１０１画像入力部１０２連結成分抽出部１０３パターン照合部１０４頻度分布計算部１０５文書識別部１０６イメージメモリ１０７パターンメモリ１０８テンプレートメモリ１０９シンボル列記憶メモリ Reference Signs List 101 Image input unit 102 Connected component extraction unit 103 Pattern matching unit 104 Frequency distribution calculation unit 105 Document identification unit 106 Image memory 107 Pattern memory 108 Template memory 109 Symbol string storage memory

───────────────────────────────────────────────────── フロントページの続き (58)調査した分野(Int.Cl.⁷，ＤＢ名) G06K 9/20 G06K 9/62 G06T 7/00 - 7/60 ──────────────────────────────────────────────────続き Continued on the front page (58) Field surveyed (Int.Cl. ⁷ , DB name) G06K 9/20 G06K 9/62 G06T 7/00-7/60

Claims

(57) [Claims]

In a document identification method for identifying the type of an input document image or a partial region of the document image, a pattern cut out from the document image is compared with a registered template, and the pattern is identified as a template. If it is a new pattern without matching, it is registered as a new template and a new symbol is added. If the pattern is similar to an already registered template, the pattern is replaced with the symbol assigned to the template and Updating the number of symbols, calculating the appearance frequency distribution of the symbol in the document image or the partial area of the document image, and identifying the type of the document or the partial area based on the appearance frequency distribution.

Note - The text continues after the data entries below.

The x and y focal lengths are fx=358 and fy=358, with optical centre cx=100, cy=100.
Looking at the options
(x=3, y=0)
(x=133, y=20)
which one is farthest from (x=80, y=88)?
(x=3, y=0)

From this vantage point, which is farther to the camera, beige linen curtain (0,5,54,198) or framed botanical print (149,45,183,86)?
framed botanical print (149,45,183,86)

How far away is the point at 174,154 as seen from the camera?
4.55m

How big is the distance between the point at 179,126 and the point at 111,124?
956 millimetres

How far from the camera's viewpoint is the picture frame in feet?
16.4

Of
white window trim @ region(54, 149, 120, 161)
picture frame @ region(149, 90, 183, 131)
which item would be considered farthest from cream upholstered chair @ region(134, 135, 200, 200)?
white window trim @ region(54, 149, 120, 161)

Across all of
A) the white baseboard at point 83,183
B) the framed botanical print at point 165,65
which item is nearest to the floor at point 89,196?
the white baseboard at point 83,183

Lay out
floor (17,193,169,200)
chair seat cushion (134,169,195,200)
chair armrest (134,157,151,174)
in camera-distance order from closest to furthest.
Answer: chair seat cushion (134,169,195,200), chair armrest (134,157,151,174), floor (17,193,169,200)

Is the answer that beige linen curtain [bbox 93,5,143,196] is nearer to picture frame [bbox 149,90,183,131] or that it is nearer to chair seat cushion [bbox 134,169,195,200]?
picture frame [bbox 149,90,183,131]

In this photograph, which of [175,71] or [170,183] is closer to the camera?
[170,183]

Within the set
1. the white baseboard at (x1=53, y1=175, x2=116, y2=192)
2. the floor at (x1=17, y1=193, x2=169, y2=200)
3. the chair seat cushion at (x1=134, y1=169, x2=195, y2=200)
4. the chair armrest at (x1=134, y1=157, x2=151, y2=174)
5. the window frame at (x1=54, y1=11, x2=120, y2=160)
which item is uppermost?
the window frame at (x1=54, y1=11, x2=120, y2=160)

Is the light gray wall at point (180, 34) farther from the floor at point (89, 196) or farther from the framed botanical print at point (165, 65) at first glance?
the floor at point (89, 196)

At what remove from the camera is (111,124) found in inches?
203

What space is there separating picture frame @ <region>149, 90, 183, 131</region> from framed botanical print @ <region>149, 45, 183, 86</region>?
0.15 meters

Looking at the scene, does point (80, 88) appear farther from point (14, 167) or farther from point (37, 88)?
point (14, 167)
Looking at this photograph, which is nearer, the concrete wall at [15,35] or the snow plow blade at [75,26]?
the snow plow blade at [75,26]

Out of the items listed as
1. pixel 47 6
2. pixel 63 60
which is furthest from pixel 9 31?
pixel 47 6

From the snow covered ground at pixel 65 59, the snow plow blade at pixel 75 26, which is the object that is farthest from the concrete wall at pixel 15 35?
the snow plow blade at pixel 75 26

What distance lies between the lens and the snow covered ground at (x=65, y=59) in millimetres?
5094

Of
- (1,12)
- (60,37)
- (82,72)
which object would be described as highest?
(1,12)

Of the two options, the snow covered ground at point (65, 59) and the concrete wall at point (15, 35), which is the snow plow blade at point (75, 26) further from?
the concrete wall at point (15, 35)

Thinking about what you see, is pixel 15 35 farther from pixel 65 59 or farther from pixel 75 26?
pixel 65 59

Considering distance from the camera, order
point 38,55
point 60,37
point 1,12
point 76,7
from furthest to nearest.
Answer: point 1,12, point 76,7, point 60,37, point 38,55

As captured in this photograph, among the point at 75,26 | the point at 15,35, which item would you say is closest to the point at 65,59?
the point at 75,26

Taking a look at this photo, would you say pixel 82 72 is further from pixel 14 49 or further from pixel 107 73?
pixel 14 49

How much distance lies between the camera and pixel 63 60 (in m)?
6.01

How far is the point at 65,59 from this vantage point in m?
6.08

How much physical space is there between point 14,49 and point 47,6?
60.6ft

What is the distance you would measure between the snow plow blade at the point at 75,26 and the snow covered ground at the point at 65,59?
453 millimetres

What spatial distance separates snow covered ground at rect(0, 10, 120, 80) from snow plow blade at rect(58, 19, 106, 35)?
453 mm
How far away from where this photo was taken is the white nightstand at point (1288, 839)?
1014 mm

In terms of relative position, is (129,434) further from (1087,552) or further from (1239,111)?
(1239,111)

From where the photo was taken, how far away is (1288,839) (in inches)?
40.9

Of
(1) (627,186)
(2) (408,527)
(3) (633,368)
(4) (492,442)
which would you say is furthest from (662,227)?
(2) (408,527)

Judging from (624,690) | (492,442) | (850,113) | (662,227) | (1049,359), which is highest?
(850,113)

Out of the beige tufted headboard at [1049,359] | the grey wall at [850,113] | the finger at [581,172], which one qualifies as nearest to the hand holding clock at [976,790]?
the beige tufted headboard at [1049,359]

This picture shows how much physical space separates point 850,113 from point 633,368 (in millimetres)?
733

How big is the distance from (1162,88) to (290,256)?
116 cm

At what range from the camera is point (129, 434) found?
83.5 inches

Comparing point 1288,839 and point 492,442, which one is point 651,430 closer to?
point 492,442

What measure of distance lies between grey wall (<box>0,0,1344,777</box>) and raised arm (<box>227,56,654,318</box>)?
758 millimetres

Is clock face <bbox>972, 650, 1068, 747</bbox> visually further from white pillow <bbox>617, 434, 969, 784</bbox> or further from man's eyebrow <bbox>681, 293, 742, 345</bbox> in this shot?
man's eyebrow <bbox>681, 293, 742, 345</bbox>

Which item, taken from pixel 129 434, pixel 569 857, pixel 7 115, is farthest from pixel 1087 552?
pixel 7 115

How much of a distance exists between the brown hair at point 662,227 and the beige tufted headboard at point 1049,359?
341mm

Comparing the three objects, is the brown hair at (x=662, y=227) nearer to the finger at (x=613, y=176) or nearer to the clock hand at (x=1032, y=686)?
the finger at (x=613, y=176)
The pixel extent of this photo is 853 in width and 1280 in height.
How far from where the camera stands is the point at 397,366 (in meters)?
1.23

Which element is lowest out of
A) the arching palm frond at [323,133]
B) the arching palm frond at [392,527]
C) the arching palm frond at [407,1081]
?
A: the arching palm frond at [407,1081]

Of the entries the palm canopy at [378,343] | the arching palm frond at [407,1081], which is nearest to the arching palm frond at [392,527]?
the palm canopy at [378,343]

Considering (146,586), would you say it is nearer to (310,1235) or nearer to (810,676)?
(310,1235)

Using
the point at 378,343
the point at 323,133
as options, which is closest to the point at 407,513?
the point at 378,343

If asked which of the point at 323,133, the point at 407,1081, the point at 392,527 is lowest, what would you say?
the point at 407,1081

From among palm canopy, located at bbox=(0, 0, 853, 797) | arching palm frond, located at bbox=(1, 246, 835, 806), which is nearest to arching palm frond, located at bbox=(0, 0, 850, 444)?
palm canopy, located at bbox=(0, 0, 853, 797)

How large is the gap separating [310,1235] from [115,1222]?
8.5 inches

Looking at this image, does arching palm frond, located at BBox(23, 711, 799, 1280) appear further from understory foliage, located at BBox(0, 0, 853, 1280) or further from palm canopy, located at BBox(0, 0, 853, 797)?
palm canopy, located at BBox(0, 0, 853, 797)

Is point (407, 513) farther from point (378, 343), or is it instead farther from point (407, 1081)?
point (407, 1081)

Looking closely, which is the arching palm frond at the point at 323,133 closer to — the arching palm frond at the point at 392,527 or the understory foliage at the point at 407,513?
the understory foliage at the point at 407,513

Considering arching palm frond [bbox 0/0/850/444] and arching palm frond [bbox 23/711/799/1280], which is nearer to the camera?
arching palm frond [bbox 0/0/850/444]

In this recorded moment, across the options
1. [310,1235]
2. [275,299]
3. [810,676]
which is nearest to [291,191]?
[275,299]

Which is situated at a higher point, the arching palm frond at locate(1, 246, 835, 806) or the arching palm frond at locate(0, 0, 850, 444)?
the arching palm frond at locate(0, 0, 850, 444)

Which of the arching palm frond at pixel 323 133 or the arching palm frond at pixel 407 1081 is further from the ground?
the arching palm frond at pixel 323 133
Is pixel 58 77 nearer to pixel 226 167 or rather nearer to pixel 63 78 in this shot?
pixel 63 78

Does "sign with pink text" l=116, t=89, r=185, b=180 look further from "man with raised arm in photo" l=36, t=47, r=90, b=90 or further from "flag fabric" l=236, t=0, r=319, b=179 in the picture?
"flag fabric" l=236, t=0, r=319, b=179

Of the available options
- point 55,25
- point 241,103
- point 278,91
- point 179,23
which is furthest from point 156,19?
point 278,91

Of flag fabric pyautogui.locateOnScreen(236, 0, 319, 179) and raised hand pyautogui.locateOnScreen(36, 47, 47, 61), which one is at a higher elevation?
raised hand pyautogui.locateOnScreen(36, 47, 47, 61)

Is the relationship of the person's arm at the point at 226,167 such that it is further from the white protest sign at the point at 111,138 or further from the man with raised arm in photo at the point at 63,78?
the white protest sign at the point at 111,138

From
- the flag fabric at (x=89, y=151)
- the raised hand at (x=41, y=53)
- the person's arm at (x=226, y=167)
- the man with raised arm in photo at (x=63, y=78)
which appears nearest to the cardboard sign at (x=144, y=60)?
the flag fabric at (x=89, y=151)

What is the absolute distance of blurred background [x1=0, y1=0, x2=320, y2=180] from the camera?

Document identification method to use.

2. The document identification method according to claim 1, wherein when calculating the appearance frequency distribution of the symbols, the calculation is performed excluding a pattern of a predetermined size or less.

3. The document identification method according to claim 1, wherein the type of the document or the partial area is identified based on an average of the number of patterns represented by one template.

4. The document identification method according to claim 1, wherein the type of the document or the partial area is identified based on the number of types of the template.

5. The document identification method according to claim 1, wherein the type of the document or the partial area is identified based on the number of types of templates having a high appearance frequency.

6. The number of types of templates having a high appearance frequency,
2. The document identification method according to claim 1, wherein the type of the document or the partial area is identified based on the total number of patterns.